Docker is a software-contained platform that is used to host multiple software or apps side by side in isolated containers to get better computing density. Unlike virtual machines, containers are built only using libraries and the settings required by any software but do not bundle the entire operating system, thus making it lightweight and efficient.
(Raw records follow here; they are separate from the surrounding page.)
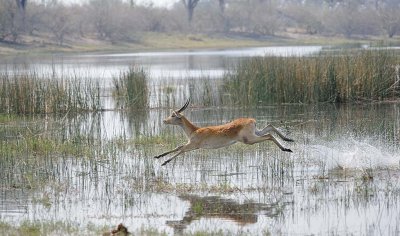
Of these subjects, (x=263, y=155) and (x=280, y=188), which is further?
(x=263, y=155)

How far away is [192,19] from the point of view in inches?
3118

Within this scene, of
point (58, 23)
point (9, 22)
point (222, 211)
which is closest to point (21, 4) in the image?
point (58, 23)

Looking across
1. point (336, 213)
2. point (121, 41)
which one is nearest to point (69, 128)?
point (336, 213)

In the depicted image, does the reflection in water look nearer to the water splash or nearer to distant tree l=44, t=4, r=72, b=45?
the water splash

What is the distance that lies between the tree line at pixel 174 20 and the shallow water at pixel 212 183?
1614 inches

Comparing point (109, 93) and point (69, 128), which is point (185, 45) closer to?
point (109, 93)

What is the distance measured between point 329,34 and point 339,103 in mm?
56519

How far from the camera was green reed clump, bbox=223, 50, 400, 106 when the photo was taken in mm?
20828

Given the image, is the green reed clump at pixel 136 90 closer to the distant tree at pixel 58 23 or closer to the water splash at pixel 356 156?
the water splash at pixel 356 156

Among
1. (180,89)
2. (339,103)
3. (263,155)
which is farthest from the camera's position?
(180,89)

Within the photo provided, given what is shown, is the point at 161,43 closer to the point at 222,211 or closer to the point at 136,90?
the point at 136,90

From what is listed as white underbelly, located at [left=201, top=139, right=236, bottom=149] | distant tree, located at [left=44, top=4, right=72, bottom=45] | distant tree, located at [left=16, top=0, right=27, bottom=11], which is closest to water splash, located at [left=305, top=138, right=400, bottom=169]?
white underbelly, located at [left=201, top=139, right=236, bottom=149]

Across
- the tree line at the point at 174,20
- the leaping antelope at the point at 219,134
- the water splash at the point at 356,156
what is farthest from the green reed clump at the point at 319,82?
the tree line at the point at 174,20

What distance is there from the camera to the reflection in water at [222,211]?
961 cm
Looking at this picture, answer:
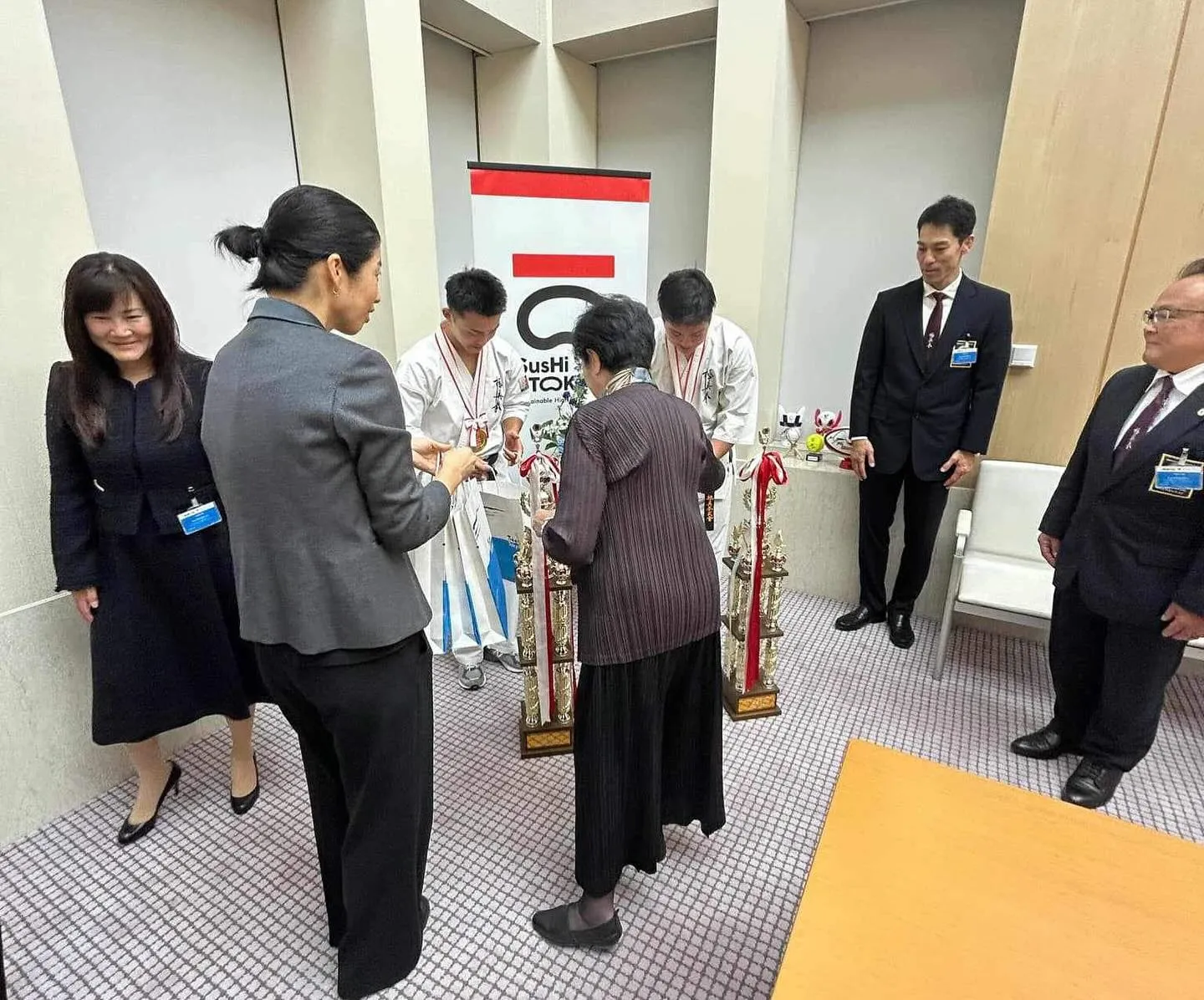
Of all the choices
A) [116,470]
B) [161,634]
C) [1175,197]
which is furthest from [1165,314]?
[161,634]

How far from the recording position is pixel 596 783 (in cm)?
140

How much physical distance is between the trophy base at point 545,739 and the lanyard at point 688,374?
1.34 meters

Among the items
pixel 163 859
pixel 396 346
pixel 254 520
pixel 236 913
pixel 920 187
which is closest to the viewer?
pixel 254 520

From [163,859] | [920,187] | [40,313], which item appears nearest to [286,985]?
[163,859]

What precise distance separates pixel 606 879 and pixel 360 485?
42.5 inches

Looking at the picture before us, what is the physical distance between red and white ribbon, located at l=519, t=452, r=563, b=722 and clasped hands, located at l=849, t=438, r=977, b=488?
150cm

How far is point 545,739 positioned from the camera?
2207mm

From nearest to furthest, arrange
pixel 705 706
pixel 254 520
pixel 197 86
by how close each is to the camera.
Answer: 1. pixel 254 520
2. pixel 705 706
3. pixel 197 86

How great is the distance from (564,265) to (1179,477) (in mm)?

Installing all three packages at once using Docker
Getting ready
Setting up all three packages could be quite cumbersome depending on the operating system utilized. The following dockerfile code can be used to set up an environment with tensorflow, mxnet with GPU, and h2o installed with all the dependencies:
FROM chstone/mxnet-gpu:latest
MAINTAINER PKS Prakash <prakash5801>
# Install dependencies
RUN apt-get update && apt-get install -y
python2.7
python-pip
python-dev
ipython
ipython-notebook
python-pip
default-jre
# Install pip and Jupyter notebook
RUN pip install --upgrade pip &&
pip install jupyter
# Add R to Jupyter kernel
RUN Rscript -e "install.packages(c('repr', 'IRdisplay', 'crayon', 'pbdZMQ'), dependencies=TRUE, repos='https://cran.rstudio.com')" &&
Rscript -e "library(devtools); library(methods); options(repos=c(CRAN='https://cran.rstudio.com')); devtools::install_github('IRkernel/IRkernel')" &&
Rscript -e "library(IRkernel); IRkernel::installspec(name = 'ir32', displayname = 'R 3.2')"
# Install H2O
RUN Rscript -e "install.packages('h2o', dependencies=TRUE, repos='http://cran.rstudio.com')"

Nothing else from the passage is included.